§ Excerpted data:
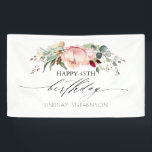 Lona Peach Burgundy and Rubor Floral Birthday Party<br><div class="desc">Elegante cartel de bienvenida floral</div>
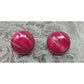 Women's Round Red Dome Button Earrings with Gold Brush Stroke Design - A+ Stuff - Earrings - A+ Stuff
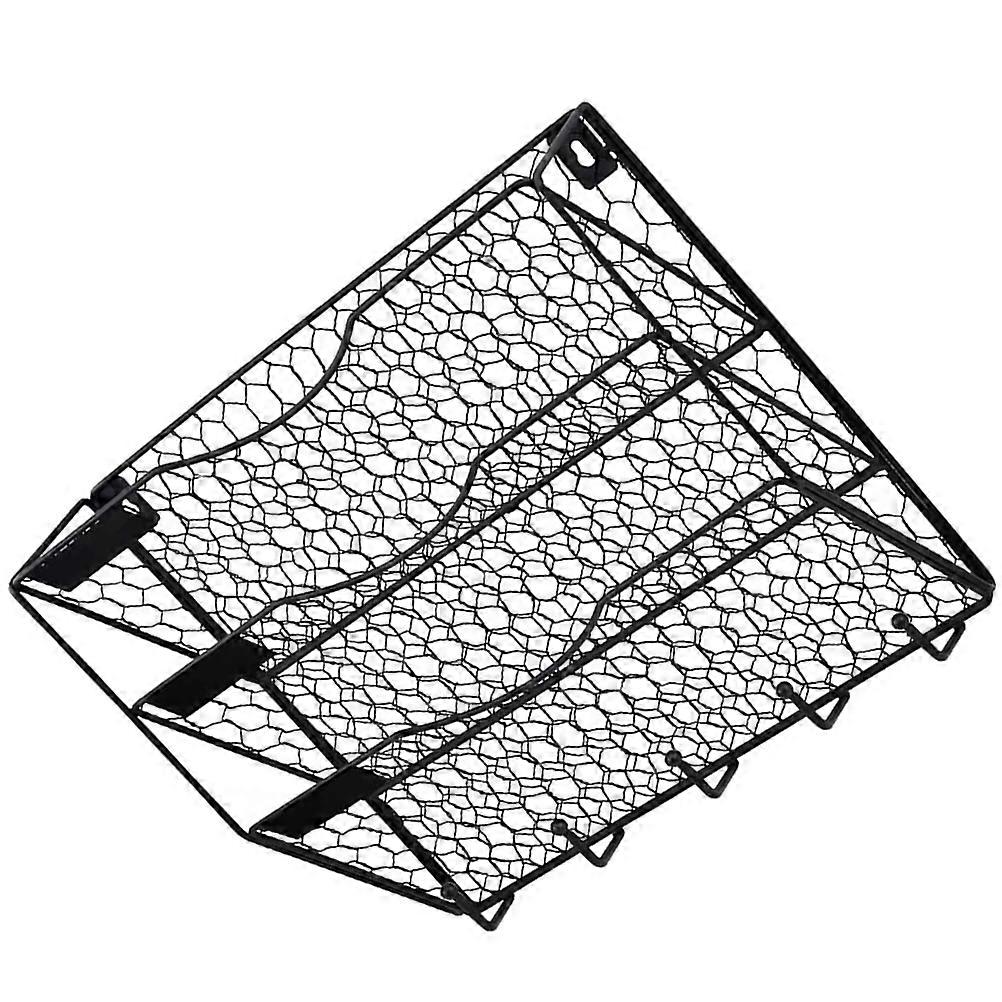 Wall File Holder Hanging Basket for Holding Use 2Pcs Black Magazine Organizer
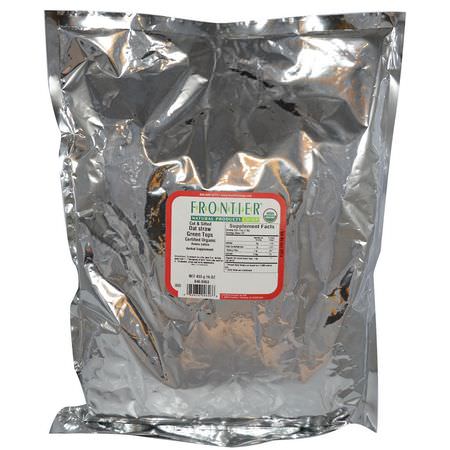 Frontier Natural Products, Organic Cut & Sifted Oat Straw Green Tops, 16 oz (453 g):المعالجة المثلية, الأعشاب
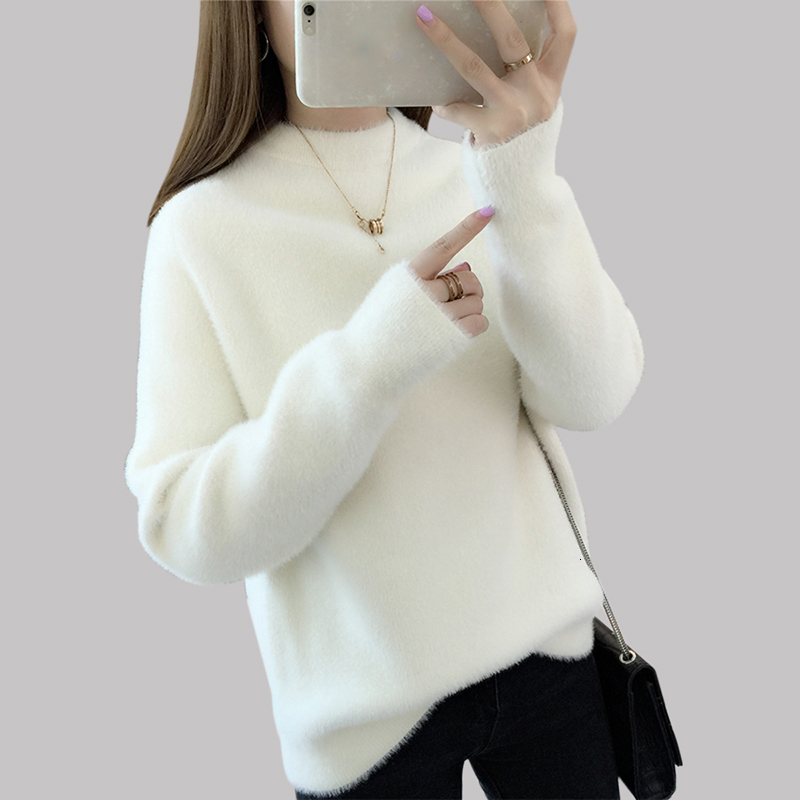 

2021 New Autumn Knitted Sweater Solid Color Sleeve Pullovers Fashion Women's Thick Neck D3PJ, Khaki.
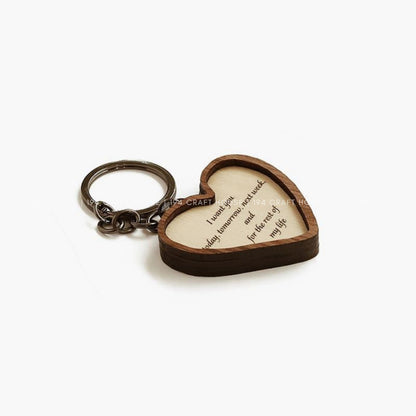 Heart Wooden Keychain: Personalized Gift for birthday, wedding gifts, Her, Him, Mother's Day gift for Mom, Father's Day gift for Dad, Custom Corporate Gifts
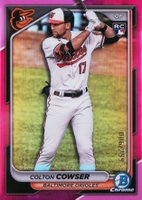2024 Bowman Chrome #33 Colton Cowser Fuchsia Refractor Baseball Card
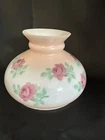 Vintage Milk Glass Hurricane  Lamp Shade with Hand Painted Flowers Beautiful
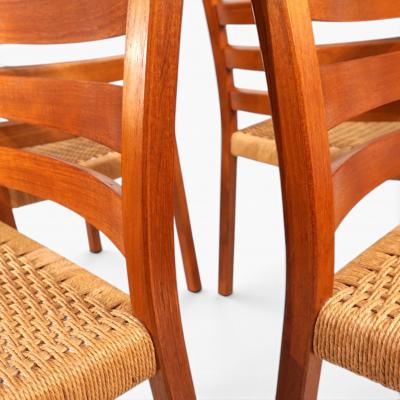  J L Mollers Mobelfabrik Niels O M ller 408 Set Teak Papercord Dining Chairs for J L M llers 1975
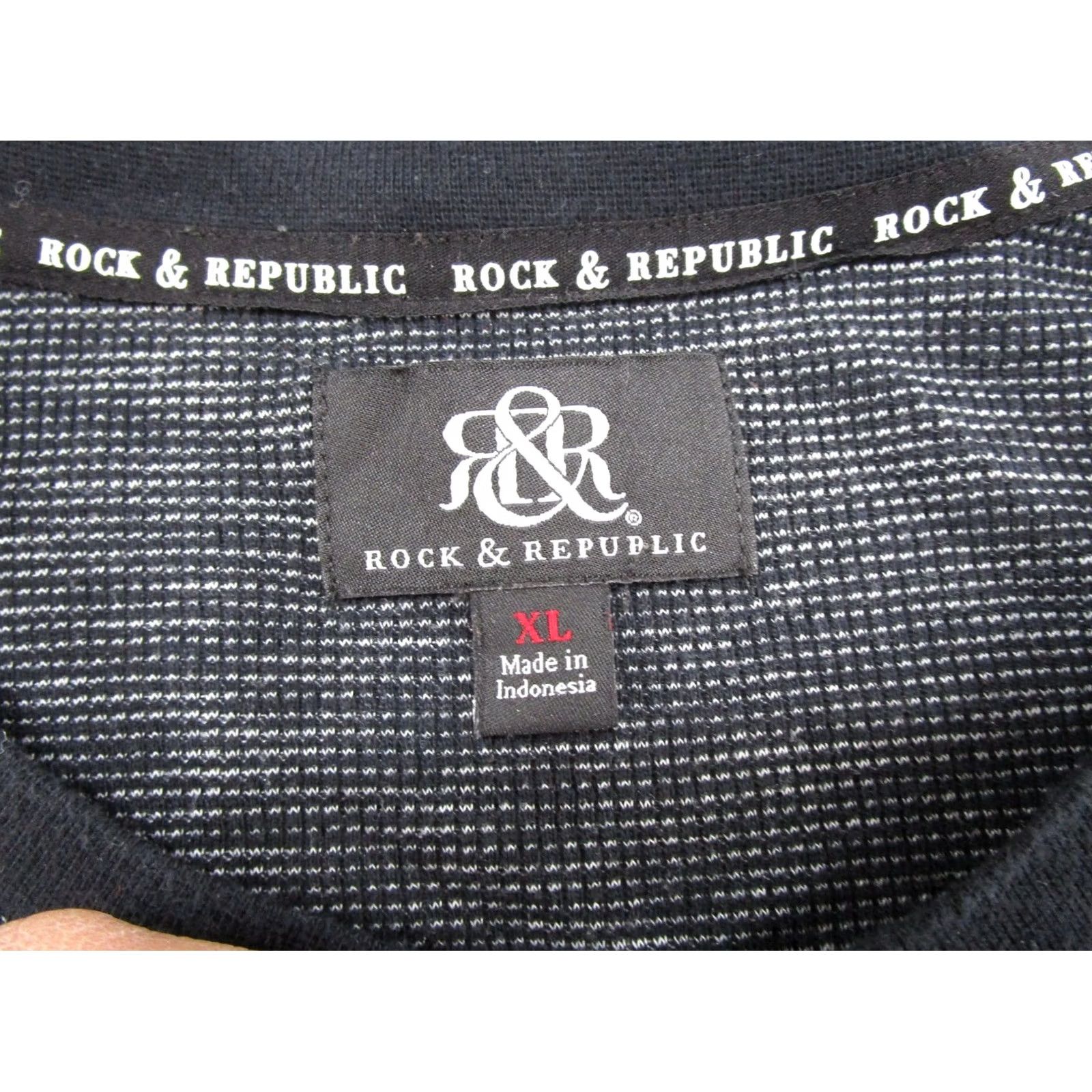 Vintage Rock & Republic Henley Shirt Mens XL Gray Long Sleeve Button Pocket Tee Size US XL / EU 56 / 4 - 2 Thumbnail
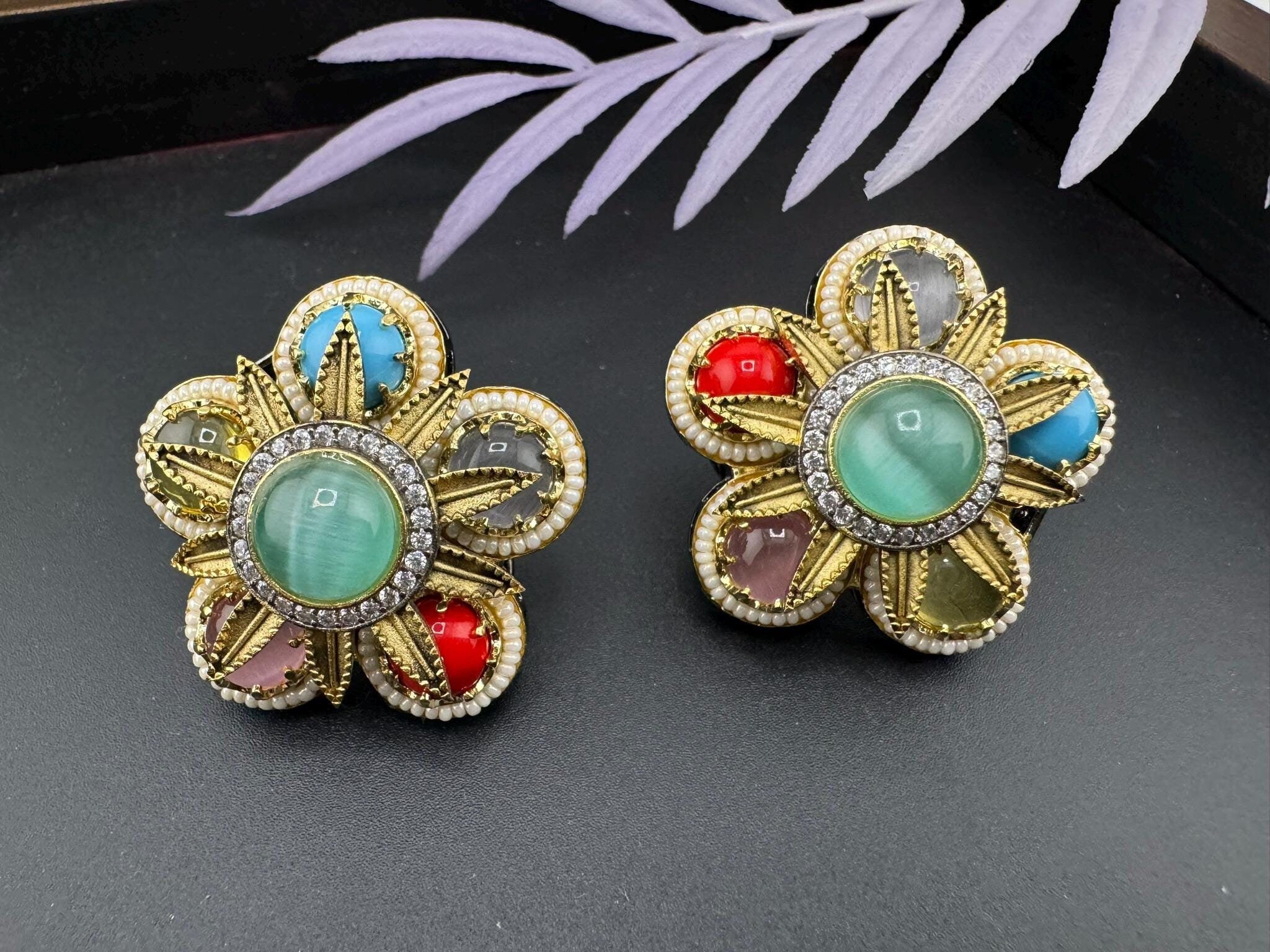 High Quality Premium Multicolor Natural stone, CZ, pearls, Sabyasachi inspired designer stud earring/Big Stud earring/Victorian large studs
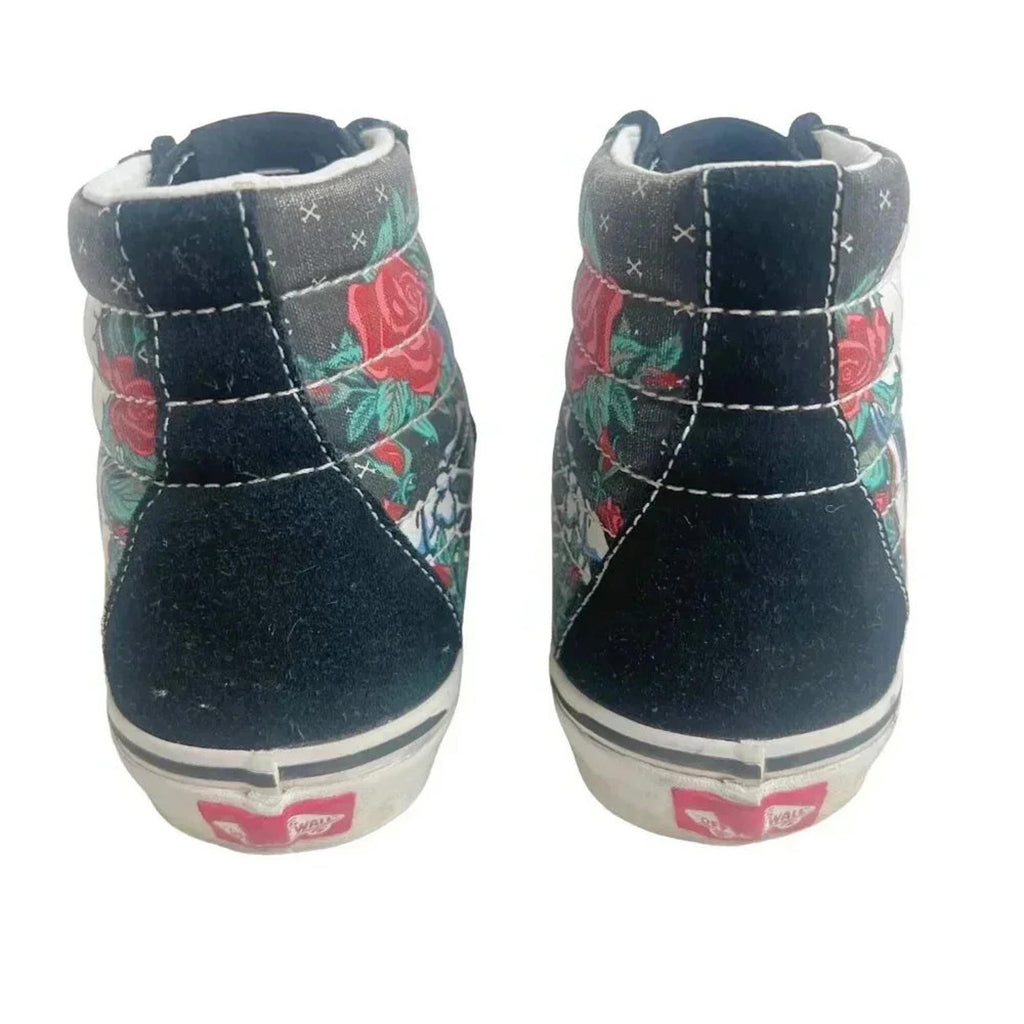 Vans Sk8-Hi Rose Skulls High Top Sneakers Men's Size 6.5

§ How to complete this task:
In the listing above, find the line containing "Frontier Natural Products, Organic" and the line containing "Vintage Milk Glass", then print exactly those two lines and every line between them, minus the pictures.

§ Written answer:
 Frontier Natural Products, Organic Cut & Sifted Oat Straw Green Tops, 16 oz (453 g):المعالجة المثلية, الأعشاب

2021 New Autumn Knitted Sweater Solid Color Sleeve Pullovers Fashion Women's Thick Neck D3PJ, Khaki.
 Heart Wooden Keychain: Personalized Gift for birthday, wedding gifts, Her, Him, Mother's Day gift for Mom, Father's Day gift for Dad, Custom Corporate Gifts
2024 Bowman Chrome #33 Colton Cowser Fuchsia Refractor Baseball Card
 Vintage Milk Glass Hurricane  Lamp Shade with Hand Painted Flowers Beautiful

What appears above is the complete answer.